Prior to 2005, anyone whose debts exceeded the value of their assets was eligible to file a Chapter 7 bankruptcy petition. The filer’s income was not directly considered. This lead to many celebrated cases where people with high income filed for Chapter 7 relief and discharged their debts without paying their creditors a dime, even though they had plenty of monthly income and could have repaid some or all of their debt over time. Congress was concerned that this was an abuse of the bankruptcy system, since Chapter 13 existed to enable people to repay some or all of their debt over time.
So, the bankruptcy reform act of 2005 was passed and now requires bankruptcy filers submit a form called the “Means Test” to determine whether you have sufficient disposable income each month to repay some of your debt in a Chapter 13 plan.
In general terms, if your income is below your state average, you are eligible to file a Chapter 7 case; and if your income is above the state average, you must file a Chapter 13 case.
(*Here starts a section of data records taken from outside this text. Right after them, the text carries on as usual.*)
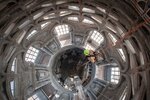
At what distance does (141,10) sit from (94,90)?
14265 millimetres

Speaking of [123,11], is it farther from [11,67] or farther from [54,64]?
[54,64]

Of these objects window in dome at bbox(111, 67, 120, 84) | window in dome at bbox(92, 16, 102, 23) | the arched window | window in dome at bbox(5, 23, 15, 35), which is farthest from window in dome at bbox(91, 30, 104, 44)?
window in dome at bbox(5, 23, 15, 35)

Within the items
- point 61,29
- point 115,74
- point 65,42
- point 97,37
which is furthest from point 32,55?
point 115,74

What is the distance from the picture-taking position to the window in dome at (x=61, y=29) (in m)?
29.9

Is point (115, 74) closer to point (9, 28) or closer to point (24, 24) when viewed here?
point (24, 24)

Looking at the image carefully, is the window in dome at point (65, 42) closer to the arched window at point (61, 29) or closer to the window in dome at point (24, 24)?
the arched window at point (61, 29)

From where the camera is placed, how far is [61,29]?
30109 mm

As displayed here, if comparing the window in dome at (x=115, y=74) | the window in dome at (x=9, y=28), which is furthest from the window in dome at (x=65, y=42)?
the window in dome at (x=9, y=28)

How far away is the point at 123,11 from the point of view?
2042 centimetres

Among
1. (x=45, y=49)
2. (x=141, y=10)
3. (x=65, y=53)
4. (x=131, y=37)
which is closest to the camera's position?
(x=141, y=10)

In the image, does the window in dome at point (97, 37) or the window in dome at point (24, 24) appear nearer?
the window in dome at point (24, 24)

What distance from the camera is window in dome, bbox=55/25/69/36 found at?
98.2ft

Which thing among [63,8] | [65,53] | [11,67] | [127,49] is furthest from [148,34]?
[65,53]

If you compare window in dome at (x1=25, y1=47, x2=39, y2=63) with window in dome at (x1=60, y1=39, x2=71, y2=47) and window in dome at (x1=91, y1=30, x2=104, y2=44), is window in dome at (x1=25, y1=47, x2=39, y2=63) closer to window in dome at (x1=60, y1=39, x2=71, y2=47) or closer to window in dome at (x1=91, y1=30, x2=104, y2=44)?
window in dome at (x1=60, y1=39, x2=71, y2=47)
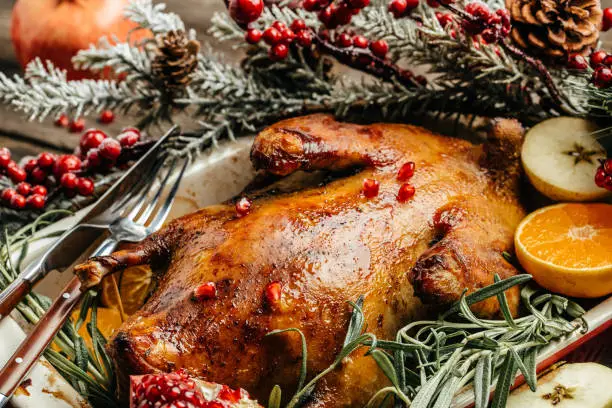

There are exceptions, however, and even if your income is above the average, you can still file a Chapter 7 case depending on how much disposable income you have each month; or if you have “special circumstances.” If you are above the state average, we will help you determine if you can still file under Chapter 7 by analyzing your disposable income and exploring your special circumstances, or help you design and file a workable Chapter 13 plan instead.